= Aim =
Copy out the part of the items that begins with the line containing "Between the van" and runs through the end of the items, keeping every line unchanged. Omit the pictures from your answer.

*** Data section ***

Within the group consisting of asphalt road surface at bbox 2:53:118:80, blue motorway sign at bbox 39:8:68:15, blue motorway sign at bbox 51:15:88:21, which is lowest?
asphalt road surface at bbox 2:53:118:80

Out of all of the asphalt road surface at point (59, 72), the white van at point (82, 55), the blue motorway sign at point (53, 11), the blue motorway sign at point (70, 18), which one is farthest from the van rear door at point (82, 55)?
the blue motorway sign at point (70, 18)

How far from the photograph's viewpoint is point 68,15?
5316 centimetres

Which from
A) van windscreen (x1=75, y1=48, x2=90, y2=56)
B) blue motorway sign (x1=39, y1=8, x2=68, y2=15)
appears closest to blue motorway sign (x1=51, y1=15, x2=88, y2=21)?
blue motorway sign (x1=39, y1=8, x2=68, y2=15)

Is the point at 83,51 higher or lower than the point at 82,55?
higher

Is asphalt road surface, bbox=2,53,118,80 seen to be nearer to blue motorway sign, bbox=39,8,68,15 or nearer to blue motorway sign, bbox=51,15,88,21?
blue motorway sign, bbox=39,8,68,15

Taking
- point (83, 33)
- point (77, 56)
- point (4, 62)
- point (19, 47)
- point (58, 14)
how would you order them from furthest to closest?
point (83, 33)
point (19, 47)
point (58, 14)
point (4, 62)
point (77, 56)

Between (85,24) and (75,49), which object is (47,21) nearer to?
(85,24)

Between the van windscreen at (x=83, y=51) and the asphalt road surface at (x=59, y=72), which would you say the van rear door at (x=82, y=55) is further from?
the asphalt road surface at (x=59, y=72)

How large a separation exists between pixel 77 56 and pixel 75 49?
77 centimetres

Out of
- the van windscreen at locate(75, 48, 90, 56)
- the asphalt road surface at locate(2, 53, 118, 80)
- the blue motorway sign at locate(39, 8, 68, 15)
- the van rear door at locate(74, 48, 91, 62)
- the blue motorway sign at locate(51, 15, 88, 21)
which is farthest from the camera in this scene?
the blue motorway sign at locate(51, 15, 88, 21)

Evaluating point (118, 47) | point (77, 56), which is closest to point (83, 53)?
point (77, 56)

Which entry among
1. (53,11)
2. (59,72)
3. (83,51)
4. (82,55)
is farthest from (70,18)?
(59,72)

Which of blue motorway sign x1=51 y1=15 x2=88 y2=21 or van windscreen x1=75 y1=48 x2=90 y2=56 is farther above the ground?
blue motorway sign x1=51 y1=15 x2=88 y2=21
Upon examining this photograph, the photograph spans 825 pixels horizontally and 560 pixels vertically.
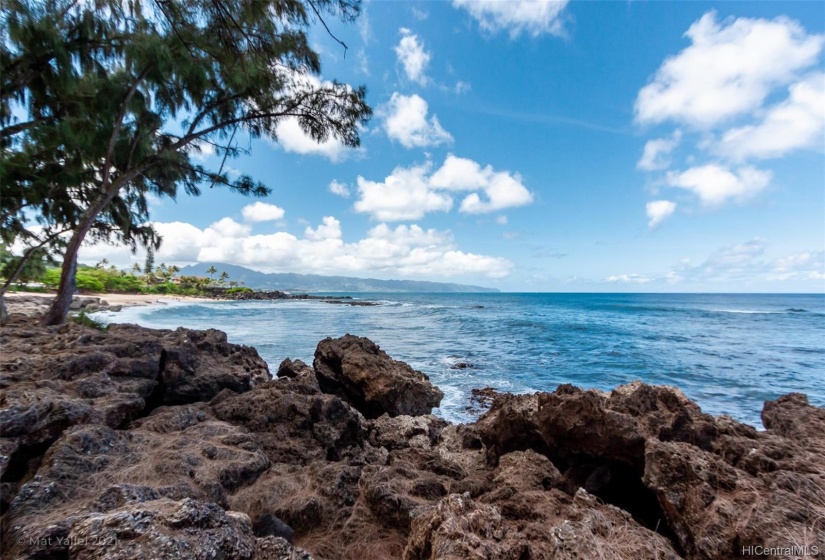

***

= Task output =
Between the van windscreen at (x=83, y=51) and the asphalt road surface at (x=59, y=72), which would you say the van rear door at (x=82, y=55) is further from?
the asphalt road surface at (x=59, y=72)

How large a separation exists between pixel 77 56 and pixel 75 49?
77 centimetres

Out of
- the van windscreen at locate(75, 48, 90, 56)
- the asphalt road surface at locate(2, 53, 118, 80)
- the blue motorway sign at locate(39, 8, 68, 15)
- the van rear door at locate(74, 48, 91, 62)
- the blue motorway sign at locate(51, 15, 88, 21)
which is farthest from the camera in this scene?
the blue motorway sign at locate(51, 15, 88, 21)

Evaluating point (118, 47) | point (77, 56), which is closest to point (83, 53)?
point (77, 56)

Which entry among
1. (53,11)
2. (59,72)
3. (83,51)
4. (82,55)
is farthest from (70,18)?
(59,72)

Which of blue motorway sign x1=51 y1=15 x2=88 y2=21 or van windscreen x1=75 y1=48 x2=90 y2=56 is farther above the ground?
blue motorway sign x1=51 y1=15 x2=88 y2=21
Upon examining this photograph, the photograph spans 825 pixels horizontally and 560 pixels vertically.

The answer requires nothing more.